WORK INSTRUCTION 1.
Please translate this sentence from the Switch Transformer text into Spanish: "The authors discuss several scaling characteristics, starting with the impact of the number of experts on model performance."
WORK INSTRUCTION 2.
Name every method the authors propose in the Switch Transformer text, for either training stability or overfitting during fine-tuning.
WORK INSTRUCTION 3.
Resume the Switch Transformer text, picking up after its final sentence.

The authors propose two improvements:

Selective Precision Management: Use float32 precision locally within the routing function, only performing computations on the device in float32, then converting the results back to bfloat16. This approach retains the speed of bfloat16 training while maintaining the stability of float32.
Smaller Parameter Initialization: Initialization is crucial for the success of deep learning models. The authors recommend reducing the Transformer initialization scale $s=1.0$ by a factor of ten. This strategy improves model quality and reduces instability during early training.

In addition, to address the overfitting problem during the fine-tuning stage, the authors propose a simple but effective method to alleviate this issue:

Increase the dropout within the expert layers, known as "Expert dropout."

By setting different dropout rates for each expert layer during fine-tuning, this approach effectively reduces overfitting and improves performance on downstream tasks with small datasets.

Discussion

Comparison with Dense Models

dense_vs_sparse

The authors compared the Switch T5 Base model with the dense model baseline, and the results show that the model using the Switch Transformer architecture outperforms across all 101 languages.

By introducing expert sparsity, the Switch Transformer significantly improves performance over models that merely increase dense parameters in a multilingual and multitask pre-training setting. The improvement is not limited to specific languages but represents an overall enhancement in performance.

Impact of the Number of Experts

expert_number

The authors discuss several scaling characteristics, starting with the impact of the number of experts on model performance.

Left Diagram:
- The horizontal axis represents the model's number of parameters (mainly increased by adding more experts).
- The vertical axis shows the model's perplexity.
The point in the top left corresponds to T5-Base (approximately 223 million parameters). As the number of experts increases (from 2 to 256 experts), the total parameter count increases significantly, but the computation remains approximately the same.

The results show that increasing the number of experts reduces perplexity even though the computational budget remains unchanged, which means the model's quality keeps improving.

Right Diagram:
- The horizontal axis is the number of training steps.
- The vertical axis represents the negative log perplexity, where higher values indicate lower perplexity (better model performance).
The diagram compares the dense model baseline (represented by the purple line) with several configurations of experts in the Switch-Base model. The results show that, under the same computational budget, the Switch-Base model with more experts achieves better performance in the same number of training steps, exhibiting better "sample efficiency."

In conclusion, increasing the number of experts (and thus the number of parameters) allows the Switch Transformer to both improve model quality and accelerate learning, demonstrating the effectiveness of the "sparse experts" method for model scaling.

Fixed Computation and Training Time

fixed_compute_time

The authors compare the training results under the same TPU core resources and identical FLOP configurations per sample.

The results, as shown in the above figure, indicate that, compared to traditional dense Transformers, the Switch Transformer (especially with 64 experts) achieves the same quality performance as T5-Base in much less time, even requiring only one-seventh of the time needed by T5-Base to reach the same perplexity level. Moreover, after reaching that quality threshold, the Switch Transformer continues to improve its model performance.

RECORDED INFORMATION.
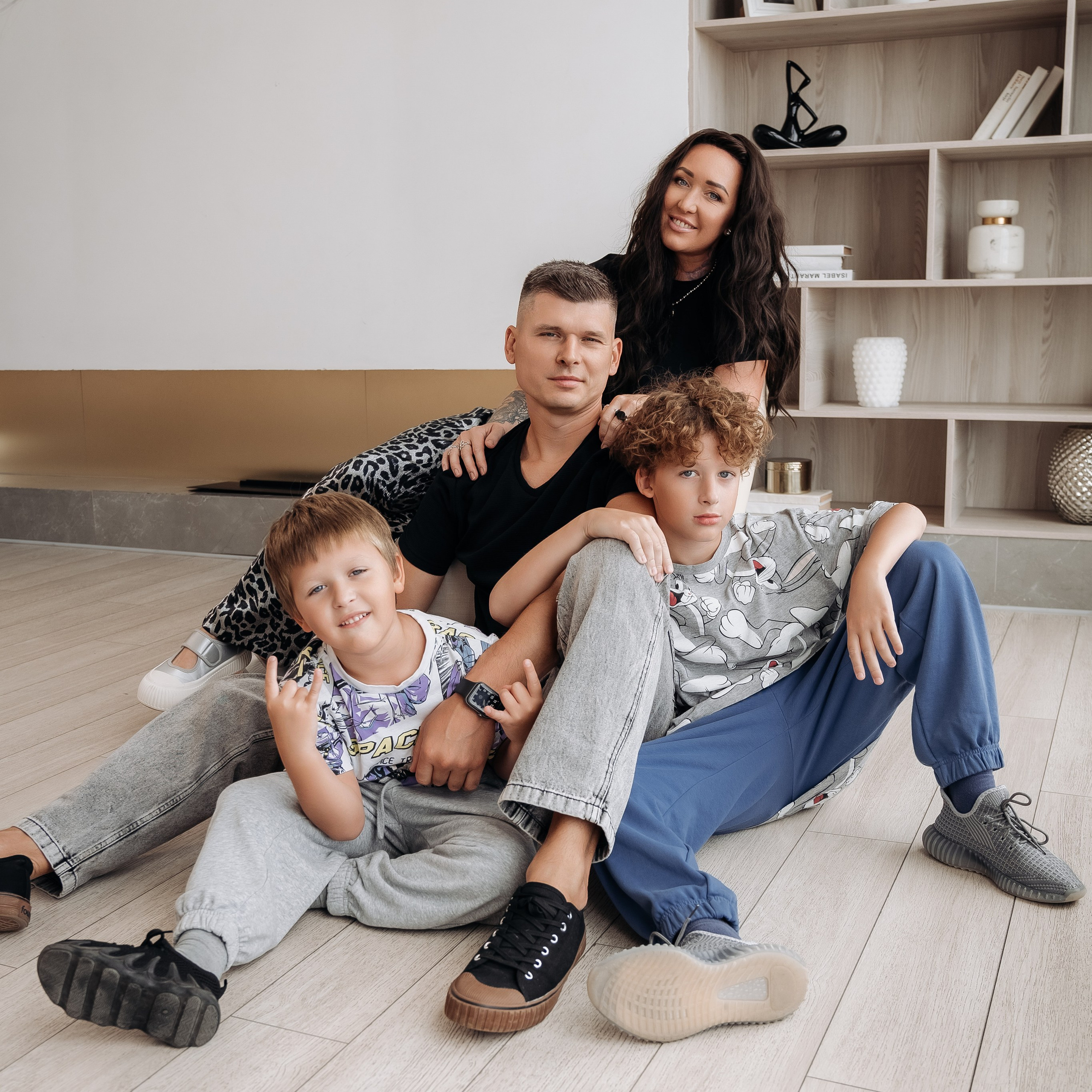 Семья Катерины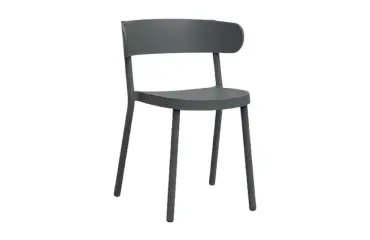 Chaises d'extérieur Resol Casino grise - Reconditionné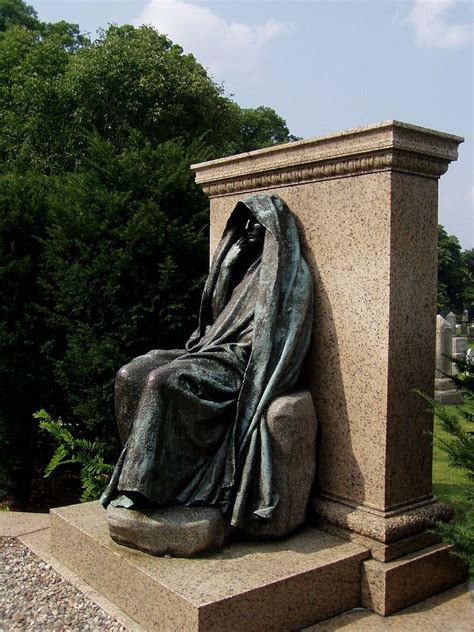 Grief At The Adams Memorial—washington D C Southern Spirit Guide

WRITTEN ANSWER 1.
Los autores analizan varias características de escalado, comenzando por el impacto del número de expertos en el rendimiento del modelo.

WRITTEN ANSWER 2.
- Selective Precision Management
- Smaller Parameter Initialization
- Expert dropout

WRITTEN ANSWER 3.
Model and Data Parallelism

The authors further explore how to balance resources in large-scale training scenarios, considering "data parallelism," "model parallelism," and "expert parallelism."

Data Parallelism: The training data is divided into multiple parts, and each computation core handles a different portion of the data, but the model parameters are the same across all cores. After training, the gradients from each core are aggregated and used to update the overall model parameters. The advantage is simplicity; there is no need for communication of parameters or intermediate results during forward and backward propagation—only gradient aggregation at the end. However, as the model size increases, the memory and computation pressure on individual cores also increase.
Model Parallelism: The model parameters (such as large weight matrices in FFN layers) are split across different cores, with each core storing and computing only a portion of the weights. This allows for training larger models since the full weight matrix no longer needs to fit into a single core. The trade-off is that cores need to frequently communicate during the computation. For example, FFN inputs and outputs need to be passed and aggregated between cores, as each core computes only a part of the output.
Expert Parallelism: This is one of the key features of the Switch Transformer. The model is split into multiple "experts," each running on a different core, and each token is processed by only one expert based on the routing mechanism. This allows for increasing the number of parameters without significantly increasing the computation load. However, as the number of experts increases beyond a certain point, the benefits diminish, so data and model parallelism need to be combined to achieve optimal resource usage.

The detailed schematic is shown below:

model_data_parallelism

This diagram uses a 4×4 dashed grid to illustrate how model weights and data are distributed across different computation cores in a distributed training setup. The diagram is divided into two parts:

Upper Part: Different sized shapes represent the large weight matrices in the model (e.g., larger weight matrices in FFN layers). Each core stores a portion of the weights, distributing a fixed amount of parameters to each core. Larger weight matrices mean more computation per token, but the weight splitting balances the load across the cores.
Lower Part: Shows how the data (token batches) are split. Each core receives an equal amount of tokens to maintain consistent memory usage across cores. However, different data partitioning strategies affect whether the tokens each core holds are the same or different (distinguished by color in the grid). These variations in data splitting will influence training performance and communication costs.

By combining data parallelism, model parallelism, and expert parallelism, the authors successfully trained Switch Transformers with 395 billion and 1.6 trillion parameters and showed superior perplexity performance compared to T5-XXL models under equivalent FLOP conditions.

This demonstrates that scaling up the number of parameters to huge sizes is theoretically feasible and can improve sample efficiency. However, occasional training instability still occurs with the Switch-XXL model, indicating that stability remains an unavoidable issue in practical applications.

tip

Model crashes mean the invested resources are wasted in an instant. Caution is required.

Is the Success Due to the Large Number of Parameters?

Yes, the authors admit that the advantage of the Switch Transformer comes from its massive parameter count:

But this is a deliberate design strategy!

Increasing the number of parameters while maintaining the same computational budget leads to better sample efficiency and performance. In contrast to the traditional approach of scaling by increasing FLOPs (computational load), this method shows its value by achieving "better results with the same time and computational resources."

Can Small Models Benefit?

The authors emphasize that while Switch Transformers focus on extremely large models (hundreds of billions or even trillions of parameters), they can still run on standard GPUs/TPUs with a small number of experts (e.g., 2 experts) and still provide performance gains. In other words, researchers and users with small or medium-scale models can also benefit from this method.

Why Aren't Sparse Models Widely Adopted?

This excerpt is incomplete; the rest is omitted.